Write out the entries again exactly as they are given.

Spatial question records:
*-*-*

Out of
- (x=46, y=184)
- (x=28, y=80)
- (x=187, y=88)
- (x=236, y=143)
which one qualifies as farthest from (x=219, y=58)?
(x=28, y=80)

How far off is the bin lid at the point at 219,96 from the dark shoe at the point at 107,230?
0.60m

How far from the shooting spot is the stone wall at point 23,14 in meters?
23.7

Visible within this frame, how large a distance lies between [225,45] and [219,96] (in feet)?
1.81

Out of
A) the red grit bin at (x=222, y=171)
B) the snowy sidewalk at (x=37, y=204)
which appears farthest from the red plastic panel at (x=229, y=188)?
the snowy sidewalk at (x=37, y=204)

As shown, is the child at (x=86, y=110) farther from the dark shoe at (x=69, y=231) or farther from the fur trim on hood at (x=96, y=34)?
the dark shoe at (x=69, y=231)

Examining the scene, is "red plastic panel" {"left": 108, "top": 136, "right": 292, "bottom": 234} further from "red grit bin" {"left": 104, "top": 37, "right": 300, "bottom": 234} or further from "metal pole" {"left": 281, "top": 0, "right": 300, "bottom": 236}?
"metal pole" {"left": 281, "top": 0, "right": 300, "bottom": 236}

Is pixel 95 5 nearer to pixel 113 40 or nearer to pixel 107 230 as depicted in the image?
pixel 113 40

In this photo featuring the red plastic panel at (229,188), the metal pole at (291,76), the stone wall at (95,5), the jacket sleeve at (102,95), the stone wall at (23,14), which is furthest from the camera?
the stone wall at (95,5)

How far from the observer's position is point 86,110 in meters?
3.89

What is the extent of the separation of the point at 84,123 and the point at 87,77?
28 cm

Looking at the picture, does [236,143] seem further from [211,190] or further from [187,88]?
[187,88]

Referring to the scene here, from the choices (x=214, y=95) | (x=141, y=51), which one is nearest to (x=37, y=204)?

*-*-*

• _Correct answer_:
Out of
- (x=46, y=184)
- (x=28, y=80)
- (x=187, y=88)
- (x=236, y=143)
which one qualifies as farthest from (x=219, y=58)?
(x=28, y=80)

How far off is the bin lid at the point at 219,96 from the dark shoe at the point at 107,230?
0.60m

How far from the shooting spot is the stone wall at point 23,14 in meters?
23.7

Visible within this frame, how large a distance lies between [225,45] and [219,96] (in feet)?
1.81

Out of
A) the red grit bin at (x=222, y=171)
B) the snowy sidewalk at (x=37, y=204)
which appears farthest from the red plastic panel at (x=229, y=188)?
the snowy sidewalk at (x=37, y=204)

As shown, is the child at (x=86, y=110) farther from the dark shoe at (x=69, y=231) or farther from the fur trim on hood at (x=96, y=34)?
the dark shoe at (x=69, y=231)

Examining the scene, is "red plastic panel" {"left": 108, "top": 136, "right": 292, "bottom": 234} further from "red grit bin" {"left": 104, "top": 37, "right": 300, "bottom": 234} or further from "metal pole" {"left": 281, "top": 0, "right": 300, "bottom": 236}?
"metal pole" {"left": 281, "top": 0, "right": 300, "bottom": 236}

Is pixel 95 5 nearer to pixel 113 40 or nearer to pixel 107 230 as depicted in the image?
pixel 113 40

In this photo featuring the red plastic panel at (229,188), the metal pole at (291,76), the stone wall at (95,5), the jacket sleeve at (102,95), the stone wall at (23,14), which is furthest from the camera?
the stone wall at (95,5)

How far from the observer's position is point 86,110 in meters?
3.89

What is the extent of the separation of the point at 84,123 and the point at 87,77?
28 cm

Looking at the picture, does [236,143] seem further from [211,190] or further from [187,88]?
[187,88]

Referring to the scene here, from the choices (x=214, y=95) | (x=141, y=51), which one is nearest to (x=37, y=204)?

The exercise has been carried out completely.